Marked by decorative patterning, flattened space, and slightly skewed perspectives, my paintings are inspired by the landscape that surrounds me — both observed and imagined. They celebrate beauty in the ordinary and suggest that attention to the rhythms and activities of daily life, rooted in the well-worn paths of routine, can be a form of quiet resistance and renewal.
Helen Molesworth conveys my sentiments in her catalog essay for the Karma Gallery exhibition (Nothing but) Flowers when she writes:
"I persist in arranging [flowers] in vases, and placing them in tableaux. It occurred to me
recently that, when I did this, one of the things I was doing was wordlessly saying, ‘I believe
in today.’ Surely the first step toward a hopeful future, or hope for the future, is to commit
oneself to the day at hand. The flowers in their vases, assembled in a way to draw attention
and spark pleasure, are akin to the making of an altar, a devotional space dedicated to the
everyday. And can it be this simple quotidian act is a form of care? Might the act of arranging
the flowers be a small offering toward the repair of the great violence of the world?"
Painting the invisible substance of daily life is like arranging a bouquet — a small, visual reminder of the relationship between the spiritual and familiar earthly rhythms that keep us rooted and connected.

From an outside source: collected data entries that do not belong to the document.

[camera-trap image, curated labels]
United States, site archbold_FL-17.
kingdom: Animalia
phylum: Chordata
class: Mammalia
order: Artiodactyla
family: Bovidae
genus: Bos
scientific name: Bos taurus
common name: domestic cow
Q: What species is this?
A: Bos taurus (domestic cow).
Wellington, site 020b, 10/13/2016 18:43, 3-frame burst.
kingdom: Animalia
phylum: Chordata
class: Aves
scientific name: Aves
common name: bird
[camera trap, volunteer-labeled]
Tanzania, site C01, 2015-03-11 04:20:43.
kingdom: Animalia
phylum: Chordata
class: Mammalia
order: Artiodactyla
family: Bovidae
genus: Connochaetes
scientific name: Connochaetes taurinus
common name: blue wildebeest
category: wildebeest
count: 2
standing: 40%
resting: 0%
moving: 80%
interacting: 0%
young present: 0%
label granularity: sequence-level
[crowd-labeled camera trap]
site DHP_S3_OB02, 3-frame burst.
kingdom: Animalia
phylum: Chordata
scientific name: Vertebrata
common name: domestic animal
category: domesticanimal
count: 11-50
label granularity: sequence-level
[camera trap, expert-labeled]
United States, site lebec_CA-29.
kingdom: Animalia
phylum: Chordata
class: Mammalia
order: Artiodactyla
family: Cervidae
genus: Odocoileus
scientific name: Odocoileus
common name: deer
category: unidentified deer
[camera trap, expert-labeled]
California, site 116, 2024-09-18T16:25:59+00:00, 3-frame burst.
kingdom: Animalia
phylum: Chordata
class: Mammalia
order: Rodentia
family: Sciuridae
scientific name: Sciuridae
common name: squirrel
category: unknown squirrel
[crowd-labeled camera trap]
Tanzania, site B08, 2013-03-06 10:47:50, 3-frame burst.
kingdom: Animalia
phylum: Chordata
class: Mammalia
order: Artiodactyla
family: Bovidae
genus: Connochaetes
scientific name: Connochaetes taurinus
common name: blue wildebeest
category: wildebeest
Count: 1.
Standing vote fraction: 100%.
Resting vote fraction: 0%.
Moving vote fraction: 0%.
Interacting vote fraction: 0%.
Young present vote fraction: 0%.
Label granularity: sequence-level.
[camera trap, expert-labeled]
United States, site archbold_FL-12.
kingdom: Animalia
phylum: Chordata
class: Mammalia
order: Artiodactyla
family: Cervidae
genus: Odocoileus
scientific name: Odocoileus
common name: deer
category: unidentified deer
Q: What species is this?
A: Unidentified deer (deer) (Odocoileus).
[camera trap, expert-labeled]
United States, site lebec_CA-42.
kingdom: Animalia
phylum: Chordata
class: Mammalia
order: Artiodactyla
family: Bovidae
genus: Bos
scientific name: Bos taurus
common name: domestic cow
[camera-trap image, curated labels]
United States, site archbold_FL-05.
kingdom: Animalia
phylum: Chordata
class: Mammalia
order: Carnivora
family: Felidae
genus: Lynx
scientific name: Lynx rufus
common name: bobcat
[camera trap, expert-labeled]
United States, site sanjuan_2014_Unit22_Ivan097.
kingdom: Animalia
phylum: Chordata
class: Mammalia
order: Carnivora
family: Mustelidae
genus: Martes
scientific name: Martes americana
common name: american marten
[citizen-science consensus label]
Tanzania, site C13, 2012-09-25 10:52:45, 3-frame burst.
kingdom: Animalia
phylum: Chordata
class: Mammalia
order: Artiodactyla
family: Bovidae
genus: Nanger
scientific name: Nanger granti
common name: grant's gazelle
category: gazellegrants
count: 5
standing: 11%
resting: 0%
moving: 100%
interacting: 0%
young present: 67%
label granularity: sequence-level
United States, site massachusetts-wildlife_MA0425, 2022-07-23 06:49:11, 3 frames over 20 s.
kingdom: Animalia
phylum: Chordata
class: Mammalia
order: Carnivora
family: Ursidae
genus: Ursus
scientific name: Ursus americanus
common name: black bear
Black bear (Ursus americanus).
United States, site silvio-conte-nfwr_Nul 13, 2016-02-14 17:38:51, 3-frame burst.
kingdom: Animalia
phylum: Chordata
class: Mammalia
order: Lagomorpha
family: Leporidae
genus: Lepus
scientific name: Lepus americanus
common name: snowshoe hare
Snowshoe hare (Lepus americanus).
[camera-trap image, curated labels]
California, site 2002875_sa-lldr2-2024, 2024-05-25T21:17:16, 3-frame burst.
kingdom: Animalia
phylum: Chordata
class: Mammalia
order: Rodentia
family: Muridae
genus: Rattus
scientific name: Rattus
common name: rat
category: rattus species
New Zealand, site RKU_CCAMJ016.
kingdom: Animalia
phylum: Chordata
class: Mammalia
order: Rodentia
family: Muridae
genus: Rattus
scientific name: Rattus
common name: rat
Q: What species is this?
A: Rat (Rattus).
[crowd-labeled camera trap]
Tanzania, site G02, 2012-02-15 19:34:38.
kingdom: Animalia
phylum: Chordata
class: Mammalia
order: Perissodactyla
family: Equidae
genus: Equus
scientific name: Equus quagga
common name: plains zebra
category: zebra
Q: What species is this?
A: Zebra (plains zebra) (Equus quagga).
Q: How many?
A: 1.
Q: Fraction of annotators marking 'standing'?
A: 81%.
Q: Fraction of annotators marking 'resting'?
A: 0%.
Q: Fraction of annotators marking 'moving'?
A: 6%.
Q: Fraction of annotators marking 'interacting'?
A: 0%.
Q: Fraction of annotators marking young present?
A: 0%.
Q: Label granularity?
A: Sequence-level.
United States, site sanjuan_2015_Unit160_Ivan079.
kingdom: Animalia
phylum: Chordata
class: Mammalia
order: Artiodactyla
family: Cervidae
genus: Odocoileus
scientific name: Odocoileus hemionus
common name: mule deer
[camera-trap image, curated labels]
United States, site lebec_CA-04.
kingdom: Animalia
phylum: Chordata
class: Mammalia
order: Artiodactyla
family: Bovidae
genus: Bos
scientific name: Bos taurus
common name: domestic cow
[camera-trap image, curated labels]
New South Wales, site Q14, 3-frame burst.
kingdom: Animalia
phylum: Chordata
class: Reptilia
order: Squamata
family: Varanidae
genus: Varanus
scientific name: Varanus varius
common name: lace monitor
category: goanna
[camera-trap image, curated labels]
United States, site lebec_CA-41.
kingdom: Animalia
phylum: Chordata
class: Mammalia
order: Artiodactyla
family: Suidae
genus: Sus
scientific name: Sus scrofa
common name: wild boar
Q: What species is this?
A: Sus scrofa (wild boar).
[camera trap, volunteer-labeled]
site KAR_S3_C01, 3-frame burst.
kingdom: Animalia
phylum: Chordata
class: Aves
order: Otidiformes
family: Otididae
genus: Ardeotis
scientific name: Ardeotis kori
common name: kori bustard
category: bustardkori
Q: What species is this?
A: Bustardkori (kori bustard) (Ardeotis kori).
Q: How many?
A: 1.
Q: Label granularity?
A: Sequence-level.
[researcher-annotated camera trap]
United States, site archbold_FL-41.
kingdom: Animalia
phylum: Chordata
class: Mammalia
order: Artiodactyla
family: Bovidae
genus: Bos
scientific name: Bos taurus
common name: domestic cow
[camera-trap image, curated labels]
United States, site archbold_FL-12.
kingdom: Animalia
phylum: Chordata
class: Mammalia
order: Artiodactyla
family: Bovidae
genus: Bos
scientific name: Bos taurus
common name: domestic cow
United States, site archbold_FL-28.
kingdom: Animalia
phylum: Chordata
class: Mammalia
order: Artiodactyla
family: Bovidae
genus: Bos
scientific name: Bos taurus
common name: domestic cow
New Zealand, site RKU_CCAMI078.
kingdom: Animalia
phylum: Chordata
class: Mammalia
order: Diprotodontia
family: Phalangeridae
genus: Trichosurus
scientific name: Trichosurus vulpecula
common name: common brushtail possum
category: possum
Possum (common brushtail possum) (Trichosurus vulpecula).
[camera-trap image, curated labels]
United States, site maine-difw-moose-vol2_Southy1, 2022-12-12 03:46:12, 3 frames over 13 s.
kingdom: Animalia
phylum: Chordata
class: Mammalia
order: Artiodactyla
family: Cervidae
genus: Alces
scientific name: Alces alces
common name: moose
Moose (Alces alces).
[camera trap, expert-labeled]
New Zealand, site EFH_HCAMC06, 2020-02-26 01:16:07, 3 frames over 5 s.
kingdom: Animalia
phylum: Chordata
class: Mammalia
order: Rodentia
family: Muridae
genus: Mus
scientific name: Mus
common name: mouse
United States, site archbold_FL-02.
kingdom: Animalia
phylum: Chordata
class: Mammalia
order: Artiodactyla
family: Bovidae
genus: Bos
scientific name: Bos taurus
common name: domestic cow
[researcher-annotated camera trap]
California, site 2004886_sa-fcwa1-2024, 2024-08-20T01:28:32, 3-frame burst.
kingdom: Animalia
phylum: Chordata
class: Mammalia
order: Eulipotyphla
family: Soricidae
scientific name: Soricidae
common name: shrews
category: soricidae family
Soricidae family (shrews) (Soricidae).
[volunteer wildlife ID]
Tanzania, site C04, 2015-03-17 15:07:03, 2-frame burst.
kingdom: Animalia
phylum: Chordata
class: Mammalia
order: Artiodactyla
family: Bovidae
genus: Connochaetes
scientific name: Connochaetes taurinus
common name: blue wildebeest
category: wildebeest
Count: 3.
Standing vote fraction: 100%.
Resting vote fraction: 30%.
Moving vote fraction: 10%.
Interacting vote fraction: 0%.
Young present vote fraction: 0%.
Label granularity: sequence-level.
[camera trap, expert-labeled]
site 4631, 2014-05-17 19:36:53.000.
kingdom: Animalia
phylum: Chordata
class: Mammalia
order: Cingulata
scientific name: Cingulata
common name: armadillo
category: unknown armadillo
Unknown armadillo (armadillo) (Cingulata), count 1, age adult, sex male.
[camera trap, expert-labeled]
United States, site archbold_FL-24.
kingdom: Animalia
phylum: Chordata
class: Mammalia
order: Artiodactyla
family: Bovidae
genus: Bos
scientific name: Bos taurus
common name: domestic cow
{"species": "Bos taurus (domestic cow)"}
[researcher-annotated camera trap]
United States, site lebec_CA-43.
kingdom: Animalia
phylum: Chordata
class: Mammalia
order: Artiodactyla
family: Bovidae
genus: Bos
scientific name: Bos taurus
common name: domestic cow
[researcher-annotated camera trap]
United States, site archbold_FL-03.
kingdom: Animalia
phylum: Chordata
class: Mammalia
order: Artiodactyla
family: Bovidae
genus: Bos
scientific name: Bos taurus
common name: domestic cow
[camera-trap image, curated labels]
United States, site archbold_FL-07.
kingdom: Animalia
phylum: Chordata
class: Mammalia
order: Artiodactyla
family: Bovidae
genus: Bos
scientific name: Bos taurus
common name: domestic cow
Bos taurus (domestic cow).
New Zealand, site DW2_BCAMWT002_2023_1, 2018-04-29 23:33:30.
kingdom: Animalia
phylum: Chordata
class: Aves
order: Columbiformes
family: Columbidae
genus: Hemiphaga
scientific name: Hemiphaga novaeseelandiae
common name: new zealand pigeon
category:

photo credit: David Clough Photography
The field of painting has been my research for the last fifty years. Making a painting is an act of contemplation, construction, and problem-solving; a choreography that is equal parts spiritual, scholarly, and domestic. Each time I make a painting, I am researching how to paint, what a painting is, and how it functions. I am part of a lineage of artists who think craft and beauty help imagine and build a more relational world.